READING TEXT =>
============

Mexico - Philatelist Country!
Europe's first gift to the inhabitants of Mexico, shortly following the Spanish invasion of the Aztec civilization, was smallpox. Millions died of the disease during the 1520s, including the Aztec Emperor himself. Then, adding insult to injury, his capital of Tenochtitlan was rebuilt as Mexico City!
It was to be almost 300 years until in 1810, independence from Spain was proclaimed by a priest, Miguel Hidalgo y Costilla. His portraits, with a few exceptions, dominate the early stamps of Mexico. Less than a year later, Hidalgo with some of his soldiers, were executed by Spanish troops.
A period of upheaval followed. The ebb and flow of insurgency, various declarations of independence and many deaths, led to the Spanish Crown and a General Iturbide (who had switched sides to the independence cause), signing 'The Treaty of Cordoba' and the 'Declaration of Independence of the Mexican Empire' in 1821, that recognised the independence of Mexico.
Immediately proclaiming himself emperor of the First Mexican Empire, he lasted until an uprising against him in 1823, which established the United Mexican States. In 1824, a Republican Constitution was accepted, and another country was born. The following years were turbulent, and led in 1836, to the first French intervention in Mexico following large-scale civil disturbances.

============

WHAT YOU SHOULD DO =>
Continue the passage on Mexico's history and stamps from the end of its last paragraph.

DATASET CONTENT =>
============

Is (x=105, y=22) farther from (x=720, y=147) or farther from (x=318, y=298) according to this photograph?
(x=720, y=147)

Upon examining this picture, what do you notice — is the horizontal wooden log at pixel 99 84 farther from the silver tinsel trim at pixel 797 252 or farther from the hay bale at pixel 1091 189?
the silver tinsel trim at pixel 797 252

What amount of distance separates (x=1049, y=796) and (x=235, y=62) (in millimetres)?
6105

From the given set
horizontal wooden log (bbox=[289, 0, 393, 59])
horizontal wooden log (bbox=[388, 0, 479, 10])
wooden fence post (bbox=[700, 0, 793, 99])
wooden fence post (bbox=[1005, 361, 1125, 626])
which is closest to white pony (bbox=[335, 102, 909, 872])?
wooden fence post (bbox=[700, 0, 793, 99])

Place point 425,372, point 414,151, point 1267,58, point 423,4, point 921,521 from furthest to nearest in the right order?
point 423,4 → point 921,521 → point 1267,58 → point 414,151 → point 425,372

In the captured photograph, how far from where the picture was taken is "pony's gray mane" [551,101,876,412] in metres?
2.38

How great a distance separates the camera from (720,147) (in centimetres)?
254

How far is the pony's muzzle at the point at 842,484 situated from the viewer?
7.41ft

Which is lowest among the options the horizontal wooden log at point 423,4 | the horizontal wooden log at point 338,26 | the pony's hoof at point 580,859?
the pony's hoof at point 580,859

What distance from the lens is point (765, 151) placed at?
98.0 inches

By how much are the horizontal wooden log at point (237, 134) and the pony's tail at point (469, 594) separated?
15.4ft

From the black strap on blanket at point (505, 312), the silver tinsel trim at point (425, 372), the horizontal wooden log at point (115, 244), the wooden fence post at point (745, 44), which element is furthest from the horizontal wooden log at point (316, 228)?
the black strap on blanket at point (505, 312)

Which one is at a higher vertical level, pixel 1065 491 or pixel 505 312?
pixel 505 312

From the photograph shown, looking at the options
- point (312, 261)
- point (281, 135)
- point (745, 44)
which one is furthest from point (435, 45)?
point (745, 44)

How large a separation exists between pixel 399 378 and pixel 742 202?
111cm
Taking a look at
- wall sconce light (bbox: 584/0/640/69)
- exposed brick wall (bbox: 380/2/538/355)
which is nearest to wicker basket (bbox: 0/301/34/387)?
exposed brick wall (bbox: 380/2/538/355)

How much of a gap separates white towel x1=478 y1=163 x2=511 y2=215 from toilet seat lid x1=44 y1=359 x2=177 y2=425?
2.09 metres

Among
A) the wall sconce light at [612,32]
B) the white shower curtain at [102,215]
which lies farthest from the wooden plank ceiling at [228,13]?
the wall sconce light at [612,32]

============

ANSWER BELOW =>
A centralised form of government was introduced, but when the 1824 Constitution was suspended, civil war spread across the country. Three new governments, the Republic of Texas, the Republic of the Rio Grande and the Republic of Yucatan, consequently declared their independence.
Texas achieved independence and was annexed by the United States. The Mexican-American War began in 1846 and lasted for two years, eventually forcing Mexico to give up over half of its land to the U.S.
Mexico's stamps are certainly amongst the most interesting that you can collect! The upheavals did not end at her first stamps, but continued being affected by French Occupation, Provisional issues, Civil Wars and local overprinting; and all amongst a backdrop of richly complex, beautiful and atmospheric designs.